Alright, I can understand that to a degree. But the fact is physical actions are quite a bit different then mental ones. If you say you are a peerless warrior who can kill a hoard of enemies, I can see in your stats why and how that works, and you can go do that, in game, physically. However if you say you are are a very charming person, but then can't say anything but "Ummmmm..." whenever you are talking to someone. Or say you are super smart but only say and do stupid things, that creatives dissidence.

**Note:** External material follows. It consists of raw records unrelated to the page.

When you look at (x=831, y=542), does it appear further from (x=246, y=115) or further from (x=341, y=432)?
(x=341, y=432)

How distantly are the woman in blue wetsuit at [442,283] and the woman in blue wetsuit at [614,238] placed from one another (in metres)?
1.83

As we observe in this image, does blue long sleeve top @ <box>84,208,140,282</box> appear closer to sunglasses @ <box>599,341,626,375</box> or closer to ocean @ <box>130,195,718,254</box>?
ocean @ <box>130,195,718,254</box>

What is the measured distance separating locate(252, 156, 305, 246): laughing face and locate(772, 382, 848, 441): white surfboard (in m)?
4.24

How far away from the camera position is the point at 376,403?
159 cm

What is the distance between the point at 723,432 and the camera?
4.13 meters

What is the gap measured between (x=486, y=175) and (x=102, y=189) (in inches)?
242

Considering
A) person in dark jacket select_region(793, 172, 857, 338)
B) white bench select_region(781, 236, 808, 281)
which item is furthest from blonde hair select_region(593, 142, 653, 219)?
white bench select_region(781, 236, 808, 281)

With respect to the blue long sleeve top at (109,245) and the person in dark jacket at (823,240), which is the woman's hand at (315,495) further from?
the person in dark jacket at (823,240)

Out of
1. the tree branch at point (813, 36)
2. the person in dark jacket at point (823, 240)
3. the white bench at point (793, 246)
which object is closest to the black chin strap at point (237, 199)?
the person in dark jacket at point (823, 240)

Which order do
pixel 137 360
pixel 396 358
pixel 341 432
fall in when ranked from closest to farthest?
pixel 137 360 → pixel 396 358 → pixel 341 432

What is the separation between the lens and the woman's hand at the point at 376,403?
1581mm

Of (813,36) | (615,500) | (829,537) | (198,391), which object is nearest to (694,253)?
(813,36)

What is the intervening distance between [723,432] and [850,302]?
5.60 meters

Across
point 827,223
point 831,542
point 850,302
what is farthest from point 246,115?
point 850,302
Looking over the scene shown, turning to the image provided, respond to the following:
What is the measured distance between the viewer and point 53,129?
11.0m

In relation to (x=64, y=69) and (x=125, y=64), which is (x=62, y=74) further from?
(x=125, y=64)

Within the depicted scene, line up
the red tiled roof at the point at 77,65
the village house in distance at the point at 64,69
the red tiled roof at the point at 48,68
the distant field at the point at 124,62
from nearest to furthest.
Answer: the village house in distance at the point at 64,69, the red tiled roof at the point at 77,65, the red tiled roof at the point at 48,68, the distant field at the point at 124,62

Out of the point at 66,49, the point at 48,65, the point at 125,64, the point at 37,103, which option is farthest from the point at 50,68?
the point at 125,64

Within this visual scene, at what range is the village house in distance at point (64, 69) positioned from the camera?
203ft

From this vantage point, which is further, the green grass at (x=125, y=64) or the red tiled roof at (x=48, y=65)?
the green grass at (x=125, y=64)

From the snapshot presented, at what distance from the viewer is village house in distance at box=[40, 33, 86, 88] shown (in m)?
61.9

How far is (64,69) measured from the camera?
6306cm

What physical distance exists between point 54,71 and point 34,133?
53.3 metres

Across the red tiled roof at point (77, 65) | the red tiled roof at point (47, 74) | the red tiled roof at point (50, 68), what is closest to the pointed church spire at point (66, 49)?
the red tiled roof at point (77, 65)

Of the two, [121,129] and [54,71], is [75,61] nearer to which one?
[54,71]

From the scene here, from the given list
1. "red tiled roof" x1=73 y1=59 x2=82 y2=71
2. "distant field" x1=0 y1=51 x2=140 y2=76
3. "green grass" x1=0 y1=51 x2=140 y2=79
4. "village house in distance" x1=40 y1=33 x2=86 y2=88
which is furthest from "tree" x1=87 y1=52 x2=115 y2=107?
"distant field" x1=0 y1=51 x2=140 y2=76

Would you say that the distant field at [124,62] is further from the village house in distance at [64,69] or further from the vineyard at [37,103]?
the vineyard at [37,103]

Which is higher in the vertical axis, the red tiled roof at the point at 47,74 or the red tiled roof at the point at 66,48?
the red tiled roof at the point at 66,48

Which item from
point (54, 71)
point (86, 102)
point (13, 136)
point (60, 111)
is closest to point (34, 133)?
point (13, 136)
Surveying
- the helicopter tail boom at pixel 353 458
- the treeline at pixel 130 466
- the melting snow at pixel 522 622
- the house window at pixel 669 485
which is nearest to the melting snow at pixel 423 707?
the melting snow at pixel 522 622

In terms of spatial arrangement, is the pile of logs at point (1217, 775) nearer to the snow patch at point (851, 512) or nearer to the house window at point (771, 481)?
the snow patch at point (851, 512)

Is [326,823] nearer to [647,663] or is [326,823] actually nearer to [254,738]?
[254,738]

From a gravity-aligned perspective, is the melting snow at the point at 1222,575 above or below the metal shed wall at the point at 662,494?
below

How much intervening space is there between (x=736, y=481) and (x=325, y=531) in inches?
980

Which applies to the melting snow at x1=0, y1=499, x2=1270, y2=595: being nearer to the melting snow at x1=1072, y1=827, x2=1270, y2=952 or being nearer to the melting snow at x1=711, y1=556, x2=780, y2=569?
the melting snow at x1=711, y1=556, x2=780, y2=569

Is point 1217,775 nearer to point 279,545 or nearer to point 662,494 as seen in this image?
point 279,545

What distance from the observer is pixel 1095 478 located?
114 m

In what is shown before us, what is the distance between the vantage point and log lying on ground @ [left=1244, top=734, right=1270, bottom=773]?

Now admittedly you can just cut anything like that out and replace it with a very shallow and poorly made system, like D&D does, but then you change the game from a Roleplaying game into a dungeon crawler, which I am actually fine with, and I would have fun with it, but there are actually games that do that better then D&D 3.5. And if you are complaining about my opinion based on the idea you want to play as a charmer it seems like you wouldn't like that. Or if you would, then it seems like you don't actually want to play as a charming person, but rather someone with magical mind control powers, which are actually done better in this very game then the diplomacy system does it.
This is made worse by the fact that the game basically isn't really made for diplomacy. In combat, as your example, you have many many complex factors that the game is almost fully based around handling your interactions. In diplomacy you have a single die roll with a few very simple bonuses. The fact is diplomacy is more complex then combat is, but has a much less robust system, if it had a similar or better system, Or even fleshed out in any way at all, then maybe that would be better (although to be honest I find it hard to imagine a actually good diplomacy system.)
Ultimately, if you like the diplomacy system, good, more power to you, you can be the party face, you're not even wrong for liking it, I just disagree with you. You don't have to be so passive aggressive about it though.